» DOCUMENT EXTRACT
* Start *
Re: UNSUPPORTED_OPERATION ERROR: Hash aggregate does not support schema changes

Posted by Divya Gehlot <di...@gmail.com>.
Hi ,

As advised I set the config parameter

alter system set `drill.exec.functions.cast_empty_string_to_null` = true;

When I try to ran the query on `Capacity` column with aggregated values it
threw below error to me :
s:[
SYSTEM ERROR: IllegalStateException: Failure while reading vector.
Expected vector class of org.apache.drill.exec.vector.NullableIntVector but
was holding vector class
org.apache.drill.exec.vector.NullableVarCharVector, field= Capacity


Thanks,
Divya

On 14 August 2017 at 17:56, Khurram Faraaz <kf...@mapr.com> wrote:

> You should look at DRILL-3214 which is Open. And DRILL-4503 is open for
> Error: UNSUPPORTED_OPERATION ERROR: Hash aggregate does not support schema
> changes
>
>
> And you can try setting this config parameter to see if it helps in your
> case.
>
>
> alter system set `drill.exec.functions.cast_empty_string_to_null` = true;
>
>
> Thanks,
>
> Khurram
>
> ________________________________
> From: Divya Gehlot <di...@gmail.com>
> Sent: Monday, August 14, 2017 3:06:57 PM
> To: user@drill.apache.org
> Subject: Re: UNSUPPORTED_OPERATION ERROR: Hash aggregate does not support
> schema changes
>
> forgot to mention I tried this first but some post  in Apache Drill JIRA
> mentioned to use 0  instead of null to get rid of error .
> unfortunately it did not work in my case :(
>
>
> Thanks,
> Divya
>
> On 14 August 2017 at 14:56, Khurram Faraaz <kf...@mapr.com> wrote:
>
> > Can you please try this, since you mention column has empty values try
> > using null instead of zero, because 0 (zero) is  not null.
> >
> >
> > CASE WHEN `Capacity` = '' THEN CAST(null AS integer) ELSE CAST(`Capacity`
> > AS integer)
> >
> > END AS `Capacity`
> >
> >
> > Thanks,
> >
> > Khurram
> >
> > ________________________________
> > From: Divya Gehlot <di...@gmail.com>
> > Sent: Monday, August 14, 2017 12:14:26 PM
> > To: user@drill.apache.org
> > Subject: UNSUPPORTED_OPERATION ERROR: Hash aggregate does not support
> > schema changes
> >
> > Hi,
> > I am getting below error :
> >
> > > UNSUPPORTED_OPERATION ERROR: Hash aggregate does not support schema
> > > changes Fragment 0:0
> >
> >
> > *Some background to understand the error scenario : *
> >
> > I have  data saved in parquet files in multidirectory structure.
* End *
» WHAT TO DO
Write out the Drill error thread word for word from "Posted by Divya" to "while reading vector.". The material after this point is separate from the Drill error thread.

» DATASET SECTION
* Start *
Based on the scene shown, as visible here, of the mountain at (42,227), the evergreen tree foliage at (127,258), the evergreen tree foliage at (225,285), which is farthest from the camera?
* End *
» SOLUTION TO THIS PROBLEM
Posted by Divya Gehlot <di...@gmail.com>.
Hi ,

As advised I set the config parameter

alter system set `drill.exec.functions.cast_empty_string_to_null` = true;

When I try to ran the query on `Capacity` column with aggregated values it
threw below error to me :
s:[
SYSTEM ERROR: IllegalStateException: Failure while reading vector.